---------- Listed records

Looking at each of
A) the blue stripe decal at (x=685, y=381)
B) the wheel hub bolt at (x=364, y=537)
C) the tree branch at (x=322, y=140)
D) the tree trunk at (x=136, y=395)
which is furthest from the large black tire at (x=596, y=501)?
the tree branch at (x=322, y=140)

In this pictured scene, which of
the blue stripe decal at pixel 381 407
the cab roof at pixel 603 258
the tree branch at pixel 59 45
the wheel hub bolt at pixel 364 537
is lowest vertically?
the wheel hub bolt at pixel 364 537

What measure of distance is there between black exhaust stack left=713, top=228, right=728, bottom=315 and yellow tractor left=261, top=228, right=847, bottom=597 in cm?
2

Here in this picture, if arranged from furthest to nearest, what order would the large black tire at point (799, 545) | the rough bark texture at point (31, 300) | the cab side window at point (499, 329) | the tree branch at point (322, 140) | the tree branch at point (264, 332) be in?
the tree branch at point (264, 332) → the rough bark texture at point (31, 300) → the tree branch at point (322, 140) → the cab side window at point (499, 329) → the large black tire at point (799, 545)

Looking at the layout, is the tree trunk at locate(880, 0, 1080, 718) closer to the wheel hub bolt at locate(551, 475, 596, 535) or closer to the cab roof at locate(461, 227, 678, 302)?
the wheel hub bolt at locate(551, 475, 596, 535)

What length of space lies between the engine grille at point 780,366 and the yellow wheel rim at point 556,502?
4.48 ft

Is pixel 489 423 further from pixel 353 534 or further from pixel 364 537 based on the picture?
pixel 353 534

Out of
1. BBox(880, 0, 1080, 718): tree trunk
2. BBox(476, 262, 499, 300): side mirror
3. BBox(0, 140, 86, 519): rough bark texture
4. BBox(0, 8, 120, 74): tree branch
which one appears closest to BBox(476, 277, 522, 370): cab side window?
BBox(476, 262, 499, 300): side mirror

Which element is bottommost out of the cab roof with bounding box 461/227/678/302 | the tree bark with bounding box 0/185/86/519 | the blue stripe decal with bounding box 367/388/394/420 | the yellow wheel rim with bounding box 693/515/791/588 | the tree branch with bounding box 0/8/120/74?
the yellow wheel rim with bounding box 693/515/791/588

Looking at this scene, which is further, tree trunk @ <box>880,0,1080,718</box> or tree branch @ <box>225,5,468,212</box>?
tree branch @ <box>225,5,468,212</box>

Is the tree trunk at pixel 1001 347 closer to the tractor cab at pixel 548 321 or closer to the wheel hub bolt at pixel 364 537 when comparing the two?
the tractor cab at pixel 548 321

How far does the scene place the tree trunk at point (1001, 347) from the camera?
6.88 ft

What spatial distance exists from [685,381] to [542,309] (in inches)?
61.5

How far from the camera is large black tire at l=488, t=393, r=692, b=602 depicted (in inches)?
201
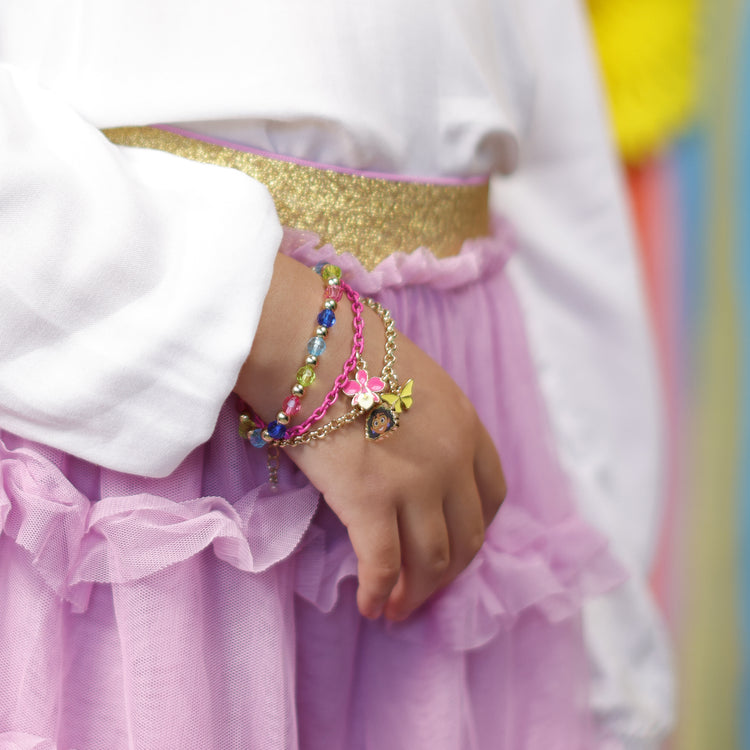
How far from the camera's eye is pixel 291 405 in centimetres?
44

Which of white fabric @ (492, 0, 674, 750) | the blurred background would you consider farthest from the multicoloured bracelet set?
the blurred background

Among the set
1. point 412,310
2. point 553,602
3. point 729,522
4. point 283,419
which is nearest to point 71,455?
point 283,419

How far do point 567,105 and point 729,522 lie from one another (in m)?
0.89

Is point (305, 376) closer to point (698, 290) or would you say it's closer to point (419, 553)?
point (419, 553)

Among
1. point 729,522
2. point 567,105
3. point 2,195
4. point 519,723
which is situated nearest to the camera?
point 2,195

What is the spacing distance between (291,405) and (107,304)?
12 cm

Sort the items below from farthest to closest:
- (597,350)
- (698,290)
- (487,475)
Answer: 1. (698,290)
2. (597,350)
3. (487,475)

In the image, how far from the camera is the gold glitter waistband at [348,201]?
19.7 inches

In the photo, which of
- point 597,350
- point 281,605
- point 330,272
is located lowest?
point 281,605

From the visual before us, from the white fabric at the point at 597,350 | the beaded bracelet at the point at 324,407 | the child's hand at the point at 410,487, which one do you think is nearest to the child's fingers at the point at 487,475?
the child's hand at the point at 410,487

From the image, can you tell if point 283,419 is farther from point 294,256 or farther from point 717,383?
point 717,383

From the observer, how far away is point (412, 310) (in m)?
0.56

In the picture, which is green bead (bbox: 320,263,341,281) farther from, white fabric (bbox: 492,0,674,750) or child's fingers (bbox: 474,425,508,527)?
white fabric (bbox: 492,0,674,750)

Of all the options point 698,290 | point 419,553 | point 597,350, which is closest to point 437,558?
point 419,553
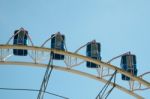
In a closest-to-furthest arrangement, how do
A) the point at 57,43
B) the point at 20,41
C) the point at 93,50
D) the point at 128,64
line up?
the point at 20,41 < the point at 57,43 < the point at 93,50 < the point at 128,64

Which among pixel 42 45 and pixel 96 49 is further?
pixel 96 49

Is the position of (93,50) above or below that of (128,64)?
above

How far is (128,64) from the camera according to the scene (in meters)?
37.4

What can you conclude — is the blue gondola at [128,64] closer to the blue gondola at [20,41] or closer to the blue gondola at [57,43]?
the blue gondola at [57,43]

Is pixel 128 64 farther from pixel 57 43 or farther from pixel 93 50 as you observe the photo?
pixel 57 43

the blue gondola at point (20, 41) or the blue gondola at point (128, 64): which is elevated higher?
the blue gondola at point (20, 41)

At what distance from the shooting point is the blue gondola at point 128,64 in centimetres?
3697

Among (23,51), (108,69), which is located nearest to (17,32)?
(23,51)

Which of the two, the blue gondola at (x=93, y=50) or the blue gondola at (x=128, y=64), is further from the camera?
the blue gondola at (x=128, y=64)

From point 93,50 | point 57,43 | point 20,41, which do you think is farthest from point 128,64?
point 20,41

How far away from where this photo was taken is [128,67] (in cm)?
3728

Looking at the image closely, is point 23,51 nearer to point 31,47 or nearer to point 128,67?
point 31,47

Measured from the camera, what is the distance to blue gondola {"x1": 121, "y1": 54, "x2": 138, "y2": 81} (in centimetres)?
3697

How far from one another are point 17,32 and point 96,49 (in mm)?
5380
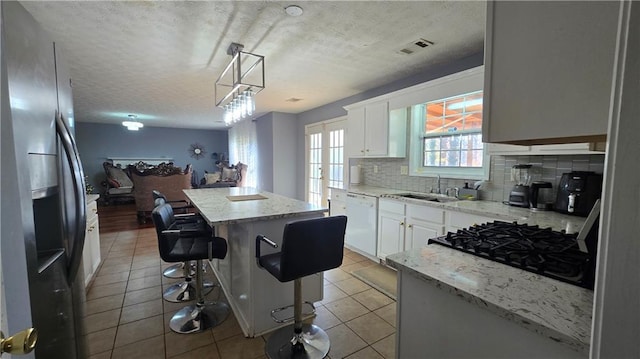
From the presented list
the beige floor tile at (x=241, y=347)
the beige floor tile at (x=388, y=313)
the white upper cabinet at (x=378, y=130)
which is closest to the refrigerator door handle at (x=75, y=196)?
the beige floor tile at (x=241, y=347)

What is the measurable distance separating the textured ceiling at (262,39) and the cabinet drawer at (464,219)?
156 centimetres

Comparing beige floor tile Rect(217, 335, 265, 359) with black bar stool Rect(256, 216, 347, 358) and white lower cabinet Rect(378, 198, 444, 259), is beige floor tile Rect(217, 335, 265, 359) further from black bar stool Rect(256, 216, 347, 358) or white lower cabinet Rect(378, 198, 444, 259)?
white lower cabinet Rect(378, 198, 444, 259)

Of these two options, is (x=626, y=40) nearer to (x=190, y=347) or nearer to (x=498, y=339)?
(x=498, y=339)

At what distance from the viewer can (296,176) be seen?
6.28m

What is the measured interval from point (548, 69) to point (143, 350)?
2.58m

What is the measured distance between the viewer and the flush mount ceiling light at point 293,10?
2.00m

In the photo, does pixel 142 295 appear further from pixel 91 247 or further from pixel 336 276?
pixel 336 276

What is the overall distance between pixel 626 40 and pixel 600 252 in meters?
0.35

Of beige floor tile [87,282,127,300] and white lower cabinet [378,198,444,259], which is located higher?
white lower cabinet [378,198,444,259]

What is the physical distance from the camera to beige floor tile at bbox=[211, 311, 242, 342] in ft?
6.68

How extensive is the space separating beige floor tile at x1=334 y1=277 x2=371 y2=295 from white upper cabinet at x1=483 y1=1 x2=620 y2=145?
2246mm

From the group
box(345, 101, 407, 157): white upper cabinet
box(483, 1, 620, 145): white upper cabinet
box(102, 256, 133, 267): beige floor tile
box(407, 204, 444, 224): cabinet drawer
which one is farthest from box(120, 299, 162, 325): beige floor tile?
box(345, 101, 407, 157): white upper cabinet

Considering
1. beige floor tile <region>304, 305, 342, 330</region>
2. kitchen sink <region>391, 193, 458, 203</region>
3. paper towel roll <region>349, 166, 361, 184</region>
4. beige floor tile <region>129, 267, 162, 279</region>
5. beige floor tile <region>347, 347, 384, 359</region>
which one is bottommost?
beige floor tile <region>347, 347, 384, 359</region>

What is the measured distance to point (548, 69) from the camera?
72 centimetres
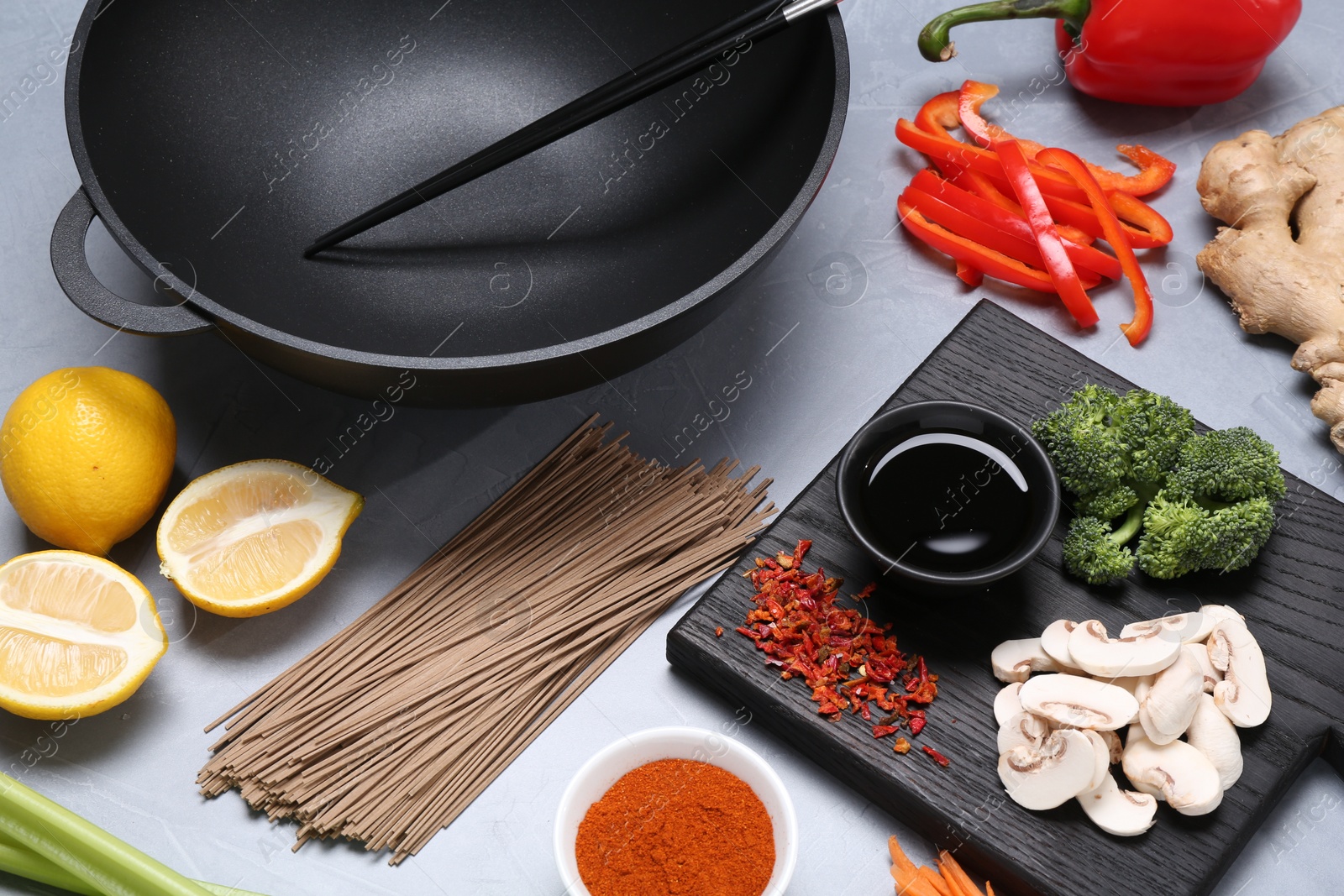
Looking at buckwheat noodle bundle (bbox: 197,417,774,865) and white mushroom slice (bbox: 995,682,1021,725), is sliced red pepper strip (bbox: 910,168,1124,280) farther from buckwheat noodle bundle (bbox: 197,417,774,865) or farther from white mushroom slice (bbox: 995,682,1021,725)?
white mushroom slice (bbox: 995,682,1021,725)

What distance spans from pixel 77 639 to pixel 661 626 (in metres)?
0.59

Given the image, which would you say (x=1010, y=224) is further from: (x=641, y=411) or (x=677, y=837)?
(x=677, y=837)

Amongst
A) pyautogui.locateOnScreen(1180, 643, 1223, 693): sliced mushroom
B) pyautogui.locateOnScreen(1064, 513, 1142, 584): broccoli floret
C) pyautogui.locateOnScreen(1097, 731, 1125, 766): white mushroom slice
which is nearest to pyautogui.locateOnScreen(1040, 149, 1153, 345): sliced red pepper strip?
pyautogui.locateOnScreen(1064, 513, 1142, 584): broccoli floret

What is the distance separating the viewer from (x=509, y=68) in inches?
59.9

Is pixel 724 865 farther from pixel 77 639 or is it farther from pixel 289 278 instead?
pixel 289 278

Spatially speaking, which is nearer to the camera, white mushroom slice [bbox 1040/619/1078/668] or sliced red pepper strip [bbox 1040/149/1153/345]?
white mushroom slice [bbox 1040/619/1078/668]

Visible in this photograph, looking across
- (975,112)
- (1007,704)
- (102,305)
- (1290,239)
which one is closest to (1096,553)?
(1007,704)

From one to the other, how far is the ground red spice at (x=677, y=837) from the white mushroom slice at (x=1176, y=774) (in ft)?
1.16

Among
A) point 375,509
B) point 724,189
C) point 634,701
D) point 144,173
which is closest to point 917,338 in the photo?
point 724,189

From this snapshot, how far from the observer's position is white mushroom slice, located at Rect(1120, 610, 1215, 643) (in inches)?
44.4

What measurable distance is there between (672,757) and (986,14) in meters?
1.06

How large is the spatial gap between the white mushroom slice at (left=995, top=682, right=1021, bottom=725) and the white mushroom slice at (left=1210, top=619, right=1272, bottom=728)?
0.02 meters

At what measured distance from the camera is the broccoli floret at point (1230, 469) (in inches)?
46.3

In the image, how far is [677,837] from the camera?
111cm
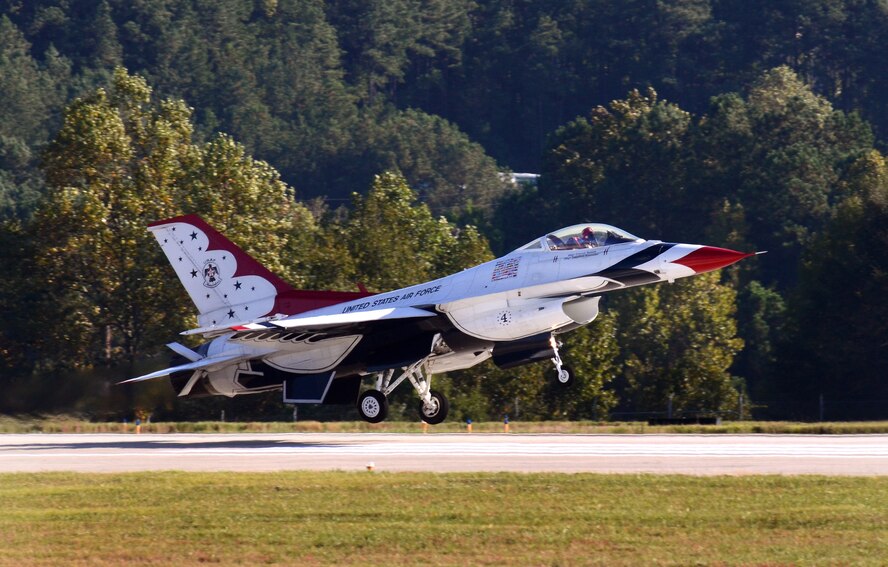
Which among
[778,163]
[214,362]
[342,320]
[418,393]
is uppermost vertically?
[778,163]

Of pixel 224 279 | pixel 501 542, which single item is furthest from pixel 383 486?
pixel 224 279

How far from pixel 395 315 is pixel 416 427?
5.74m

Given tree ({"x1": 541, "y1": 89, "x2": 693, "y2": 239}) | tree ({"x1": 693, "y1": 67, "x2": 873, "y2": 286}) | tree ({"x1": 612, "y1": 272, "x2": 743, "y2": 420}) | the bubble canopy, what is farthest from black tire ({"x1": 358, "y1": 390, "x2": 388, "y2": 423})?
tree ({"x1": 541, "y1": 89, "x2": 693, "y2": 239})

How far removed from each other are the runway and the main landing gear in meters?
0.47

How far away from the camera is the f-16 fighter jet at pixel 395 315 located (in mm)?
24359

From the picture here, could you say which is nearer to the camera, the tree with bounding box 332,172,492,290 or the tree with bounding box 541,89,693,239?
the tree with bounding box 332,172,492,290

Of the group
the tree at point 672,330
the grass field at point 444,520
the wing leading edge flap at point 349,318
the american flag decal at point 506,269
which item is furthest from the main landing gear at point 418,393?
the tree at point 672,330

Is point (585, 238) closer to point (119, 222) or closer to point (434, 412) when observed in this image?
point (434, 412)

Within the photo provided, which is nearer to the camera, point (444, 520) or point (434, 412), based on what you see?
point (444, 520)

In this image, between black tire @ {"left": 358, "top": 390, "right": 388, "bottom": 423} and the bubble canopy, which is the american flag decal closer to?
the bubble canopy

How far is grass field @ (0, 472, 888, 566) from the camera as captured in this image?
13547 mm

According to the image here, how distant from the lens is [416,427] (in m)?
30.2

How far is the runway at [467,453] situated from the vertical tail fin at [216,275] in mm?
2595

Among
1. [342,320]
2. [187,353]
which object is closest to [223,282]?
[187,353]
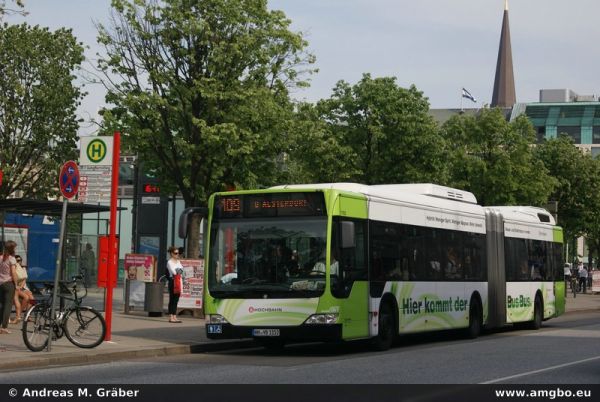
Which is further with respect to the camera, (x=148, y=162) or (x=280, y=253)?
(x=148, y=162)

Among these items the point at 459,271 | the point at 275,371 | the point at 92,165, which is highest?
the point at 92,165

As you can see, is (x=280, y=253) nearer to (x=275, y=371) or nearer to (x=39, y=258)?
(x=275, y=371)

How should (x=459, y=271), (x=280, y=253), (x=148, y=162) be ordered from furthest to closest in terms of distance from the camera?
(x=148, y=162)
(x=459, y=271)
(x=280, y=253)

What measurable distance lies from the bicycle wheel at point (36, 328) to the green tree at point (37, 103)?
16292mm

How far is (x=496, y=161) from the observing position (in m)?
44.8

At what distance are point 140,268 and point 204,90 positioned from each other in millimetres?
5137

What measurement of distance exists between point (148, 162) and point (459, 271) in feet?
36.3

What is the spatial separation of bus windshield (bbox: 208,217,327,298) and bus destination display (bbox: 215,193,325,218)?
0.40 feet

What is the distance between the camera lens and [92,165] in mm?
17469

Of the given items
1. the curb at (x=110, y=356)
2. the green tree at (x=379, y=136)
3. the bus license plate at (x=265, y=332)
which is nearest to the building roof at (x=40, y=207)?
the curb at (x=110, y=356)

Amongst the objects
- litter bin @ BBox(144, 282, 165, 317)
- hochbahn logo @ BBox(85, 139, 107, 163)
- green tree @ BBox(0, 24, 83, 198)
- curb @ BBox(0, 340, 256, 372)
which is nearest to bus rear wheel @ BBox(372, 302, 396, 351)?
curb @ BBox(0, 340, 256, 372)

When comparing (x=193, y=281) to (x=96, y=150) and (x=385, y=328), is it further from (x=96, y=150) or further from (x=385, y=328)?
(x=96, y=150)

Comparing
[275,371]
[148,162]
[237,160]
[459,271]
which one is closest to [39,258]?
[148,162]

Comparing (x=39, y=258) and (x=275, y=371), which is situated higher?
(x=39, y=258)
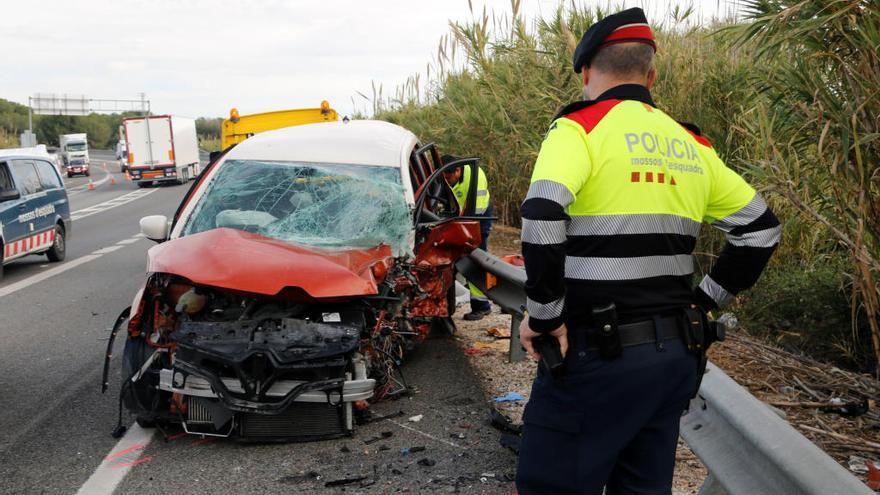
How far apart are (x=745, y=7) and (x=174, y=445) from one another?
4330 mm

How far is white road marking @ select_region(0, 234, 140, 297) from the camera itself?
10930 millimetres

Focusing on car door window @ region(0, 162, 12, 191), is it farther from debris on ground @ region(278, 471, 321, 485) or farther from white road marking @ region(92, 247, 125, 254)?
debris on ground @ region(278, 471, 321, 485)

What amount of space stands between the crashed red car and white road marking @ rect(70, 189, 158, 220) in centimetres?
1631

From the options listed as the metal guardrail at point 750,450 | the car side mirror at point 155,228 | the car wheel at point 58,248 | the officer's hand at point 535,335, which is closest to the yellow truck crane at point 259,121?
the car wheel at point 58,248

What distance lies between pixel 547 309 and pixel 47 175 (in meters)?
13.2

--------------------

## Job
Lay out the listing above as a numbered list, from its first line up to and including the line that contains "the tree branch at point (264, 332) →". Leave out the blank lines.

## Solution for this task
1. Looking at each of
2. A) the blue stripe decal at (x=685, y=381)
3. B) the wheel hub bolt at (x=364, y=537)
4. C) the tree branch at (x=322, y=140)
5. D) the tree trunk at (x=136, y=395)
6. which is furthest from the large black tire at (x=596, y=501)?
7. the tree branch at (x=322, y=140)
8. In this pictured scene, which of
9. the blue stripe decal at pixel 381 407
10. the cab roof at pixel 603 258
11. the tree branch at pixel 59 45
12. the wheel hub bolt at pixel 364 537
13. is lowest vertically?
14. the wheel hub bolt at pixel 364 537
15. What measure of distance is there between black exhaust stack left=713, top=228, right=728, bottom=315 and yellow tractor left=261, top=228, right=847, bottom=597 in cm?
16. 2
17. Here in this picture, if arranged from furthest to nearest, what order would the large black tire at point (799, 545) | the rough bark texture at point (31, 300) | the cab side window at point (499, 329) | the tree branch at point (322, 140) | the tree branch at point (264, 332) be in?
18. the tree branch at point (264, 332) → the rough bark texture at point (31, 300) → the tree branch at point (322, 140) → the cab side window at point (499, 329) → the large black tire at point (799, 545)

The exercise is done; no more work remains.